Document segment ▸
+-------+
Transforming an Inverse Relationship Graph into a Linear One: Tips and Tricks

[mushroom]

hi guys this is my first time posting on here hope it's in the right section
well here's my problem i have a ploted an inverse relationship ( hyperbole ) on my graph now my teacher wants me to make the graph into a linear relationship, he also gave us an equation which is y=k/x, now how would i go about doing this? i will provide more information if this is not enough...

thanks

 

[andrevdh]

Welcome mushroom,

I will try to answer your question.

The relationship between the variables of a linear graph, say $u,v$, is of the form

$$v = grad\ u + v_o$$

where $grad$ is the gradient of the graph and $v_o$ is the value of the dependent variable when the independent variable is zero. That is $v$ when $u=0$.

A special case arises when $v_o = 0$ then whe have

$$v = grad\ u$$

a directly proportional relationship with a straight line graph through the origin.
+-------+
Work to be completed ▸ Extract the whole forum thread above about making an inverse relationship graph linear, word for word. The lines that come next are separate material, unrelated to the thread.

Recorded information ▸
+-------+
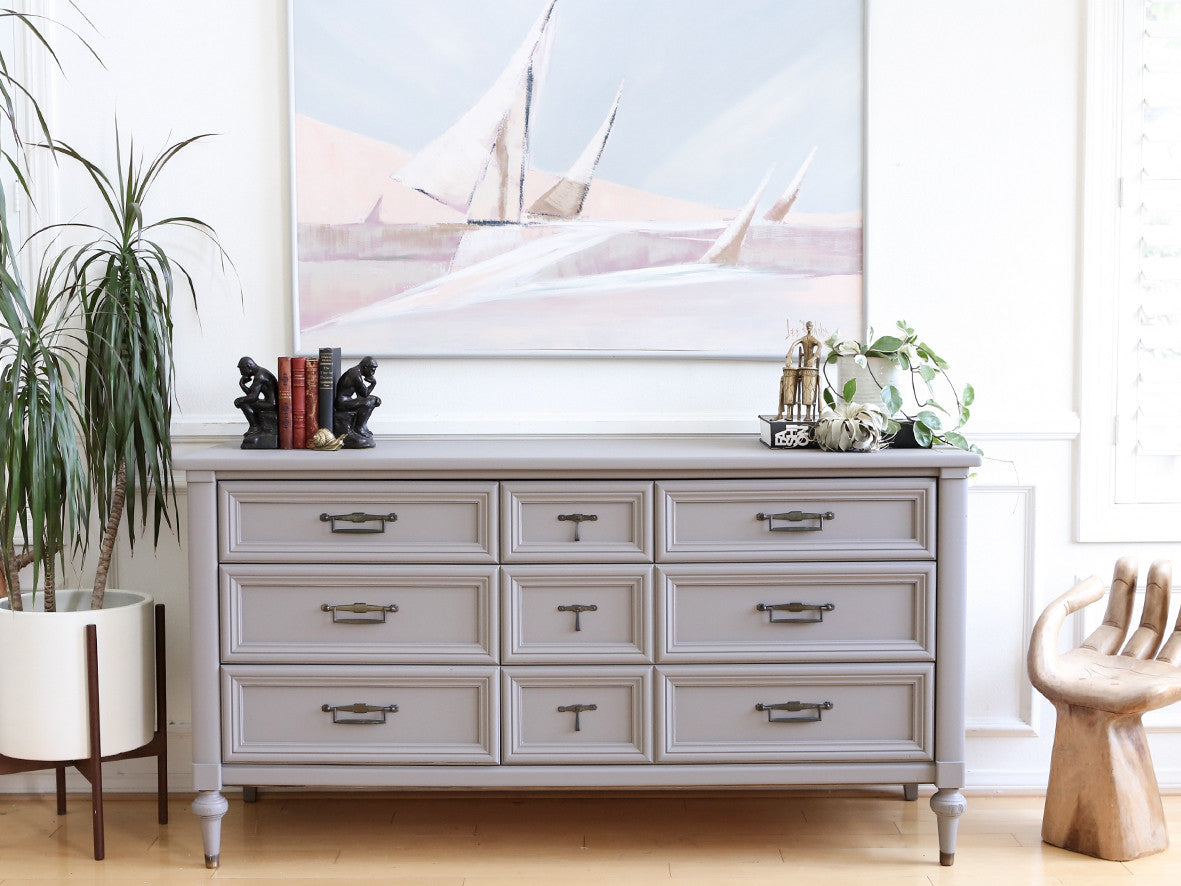 Mid Century Modern Gray Dresser By White Fine Furniture No 578 Shopgoldenpineapple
+-------+
Solution ▸
Transforming an Inverse Relationship Graph into a Linear One: Tips and Tricks

[mushroom]

hi guys this is my first time posting on here hope it's in the right section
well here's my problem i have a ploted an inverse relationship ( hyperbole ) on my graph now my teacher wants me to make the graph into a linear relationship, he also gave us an equation which is y=k/x, now how would i go about doing this? i will provide more information if this is not enough...

thanks

 

[andrevdh]

Welcome mushroom,

I will try to answer your question.

The relationship between the variables of a linear graph, say $u,v$, is of the form

$$v = grad\ u + v_o$$

where $grad$ is the gradient of the graph and $v_o$ is the value of the dependent variable when the independent variable is zero. That is $v$ when $u=0$.

A special case arises when $v_o = 0$ then whe have

$$v = grad\ u$$

a directly proportional relationship with a straight line graph through the origin.